Undergraduate Honors Thesis Presentation: Gene Ontology Analysis for Evaluation of Gene Regulatory Networks

Speaker: Thomas Westbrook, Washington University in Saint Louis

Abstract: Gene regulation is the process that determines which genes in a cell’s genome are active and producing proteins and which are kept inactive. One common tool to describe this critical system is the inference of a gene regulatory network (GRN), which can be represented as a graph with nodes that are genes and edges that represent regulation. There are many methods of inferring GRNs from biological data, but no ground truth by which to assess the quality of the produced networks.
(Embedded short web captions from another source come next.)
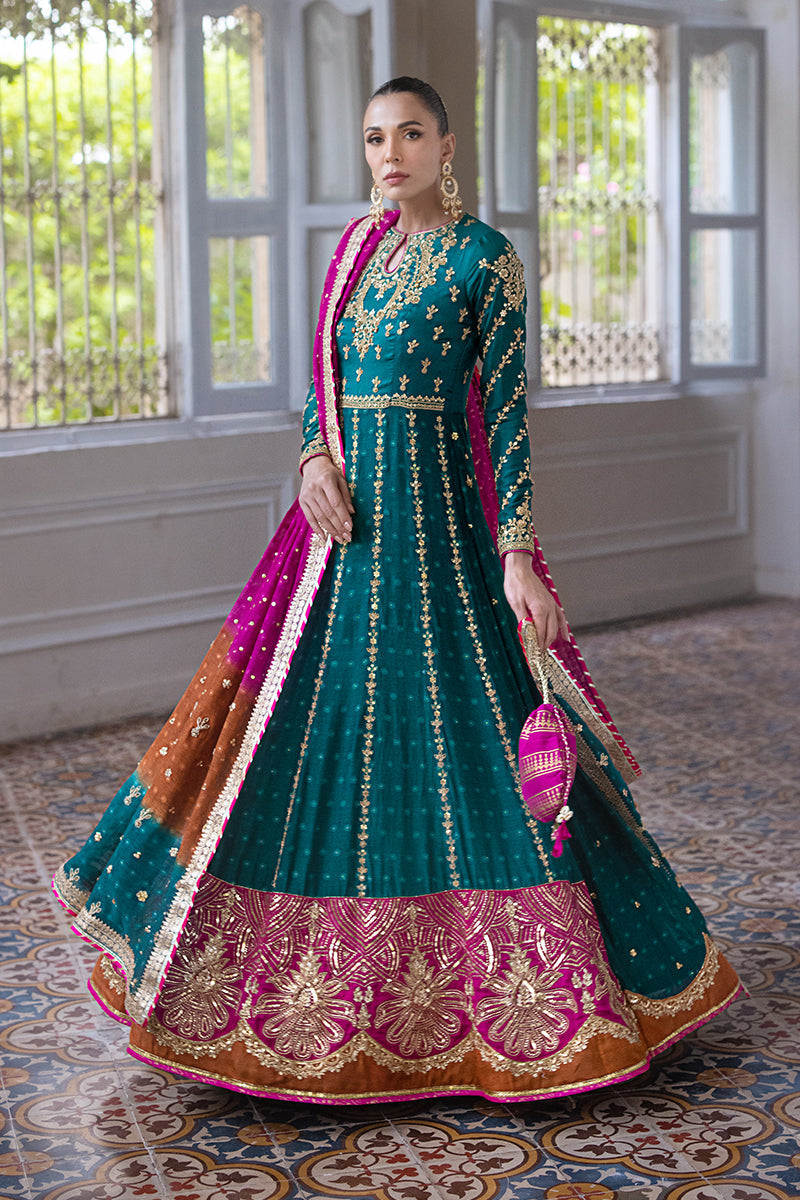 Sana Abbas | Wedding Formals | GULZAIB by Sana Abbas - Designer Dress - Type: Ladies Clothes - Available at Libayah - 100% Original
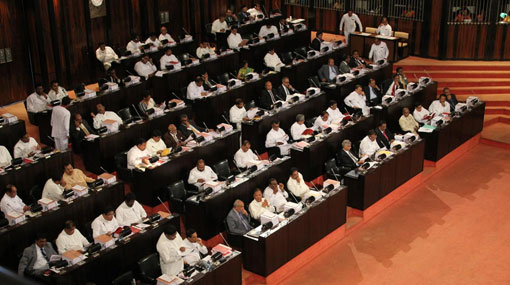 Parliament adjourned as JO complains over time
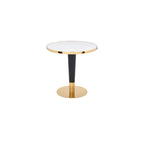 Coben Marble Gold Dining Table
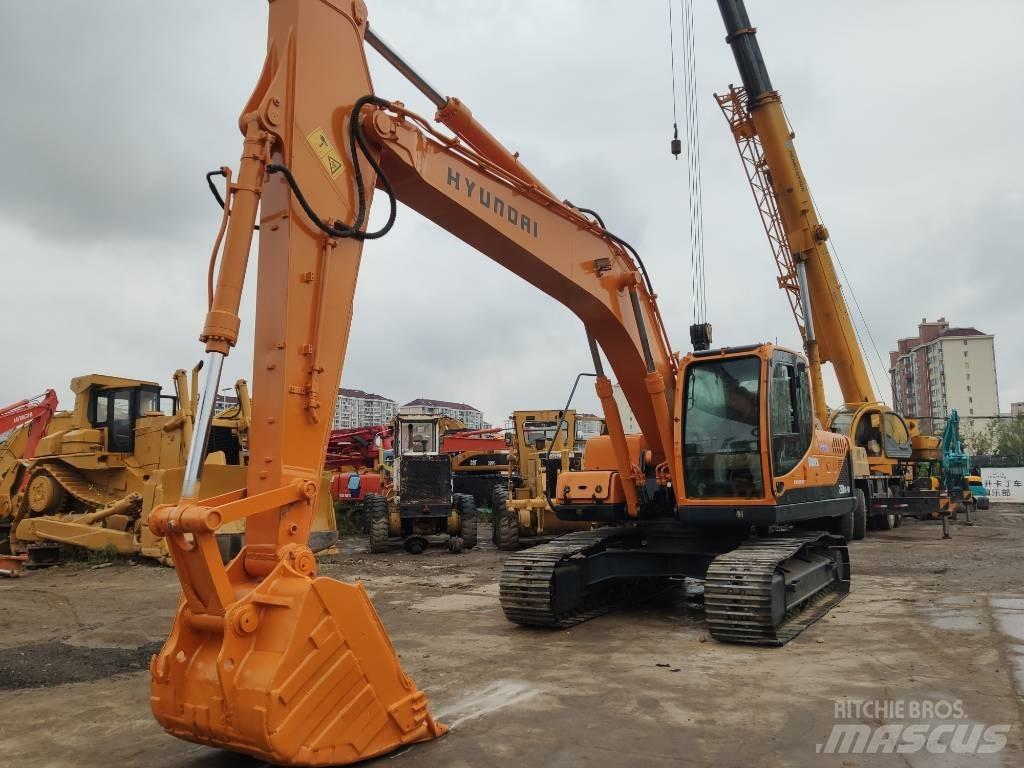 Hyundai R220LC-9S 履带挖掘机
This prompts the need for systematic metrics to compare GRNs from multiple inference methods. In this project, an R pipeline was written to produce comparable metrics that evaluate the biological information contained in a GRN. This is done by first performing over-representation analysis for annotation to Gene Ontology (GO) terms on the set of regulated genes for each regulator in a network. Annotation of a gene to a GO term indicates that the gene is involved in a particular biological process. Multiple possible metrics that aggregate these results to compare GRNs were explored. The percentage of regulators annotated to their over-represented GO terms and the penalized sum of the negative log of the smallest over-representation p-value for each regulator were chosen as two key metrics for comparison.